Mit weit aufgerissenen Augen sah Akasos sie an und rückte schnell von ihr ab. Das was er gesehen hatte, schien ihn bis ins Mark zu erschüttern. Kein Wunder. Ein Schwarzdrache zusammen mit einer Menschenfrau war nicht nur unmoralisch, sondern auch verboten,  unaussprechlich. Nun würde er denken, dass sie eine Verräterin war und mit den dunklen Mächten in Verbindung stand.

Elly war erledigt, wenn er seine eben erlangten Erkenntnisse mit den anderen Gästen des Wirtshauses teilte. Ihr Herz krampfte sich zusammen. Es lief ihr eiskalt den Rücken runter.

Akasos ließ sie nicht eine Sekunde aus den Augen. Sämtliche Farbe war ihm aus dem Gesicht gewichen. Sein Gesichtsausdruck spiegelte Furcht und Unglaube wider.

Elly dachte scharf nach, was sie nun tun sollte. Sie musste sich aus dieser brenzligen Lage befreien, bevor es zu spät war. Er hatte ohnehin schon Angst vor ihr, vielleicht konnte sie ihn soweit einschüchtern, dass er die Klappe hielt.

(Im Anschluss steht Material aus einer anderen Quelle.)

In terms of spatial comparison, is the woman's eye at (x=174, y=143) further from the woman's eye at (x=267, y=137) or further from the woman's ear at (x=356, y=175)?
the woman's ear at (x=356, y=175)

Sie riss sich zusammen und verdrängte ihre Sorgen. Elly blieb ganz ruhig und blickte ihn an, als wäre sie ein Raubtier und er ihre Beute. Ein finsteres Lächeln legte sich auf ihre Lippen, sie folgte jeder seiner Bewegungen mit den Augen. Ihr Plan schien aufzugehen, sein Körper bebte vor Angst. Ihr warnender Blick verriet ihm, dass er es bitter bereuen würde, wenn er auch nur ein Wort von dem erzählte, was er eben erfahren hatte.

Er fiel rückwärts von seinem Hocker und blieb einige Sekunden lang vor Angst zitternd auf dem Holzboden liegen, während er sie weiterhin anstarrte.

Die Stimmen im Gasthof verstummten und alle Blicke waren nun auf sie und Akasos gerichtet. Ellys Puls raste und ihr Herz hämmerte laut gegen ihre Brust.

"Du", brachte der Zeitmagier nur stotternd hervor, während er rückwärts auf die Tür zukroch, ohne seinen Blick von ihr abzuwenden. Schließlich kam er auf die Beine und riss so schnell er konnte die Eingangstür auf, ehe er hinausstürmte.

Noch immer kribbelte Ellys Körper vor Aufregung. Sie musste schon zugeben, dass es ein berauschenden Gefühl gewesen war, soviel Macht über diesen Mann zu haben, alleine mit ihrem Blick. Er hatte es nicht gewagt, sich gegen sie aufzulehnen, sie schien sehr überzeugend gewesen zu sein. Elly musste schmunzeln und atmete erleichtert auf.

Einige Sekunden der Stille folgten bevor die Wirtin wütend auf die Theke schlug. "Er hat wieder nicht bezahlt, das war das letzte Mal, dass ich ihm das durchgehen lasse." Die Menge lachte und sofort lockerte sich die Atmosphäre. Bierkrüge wurden aneinander gestoßen und die Leute gingen ihren vorherigen Beschäftigungen nach.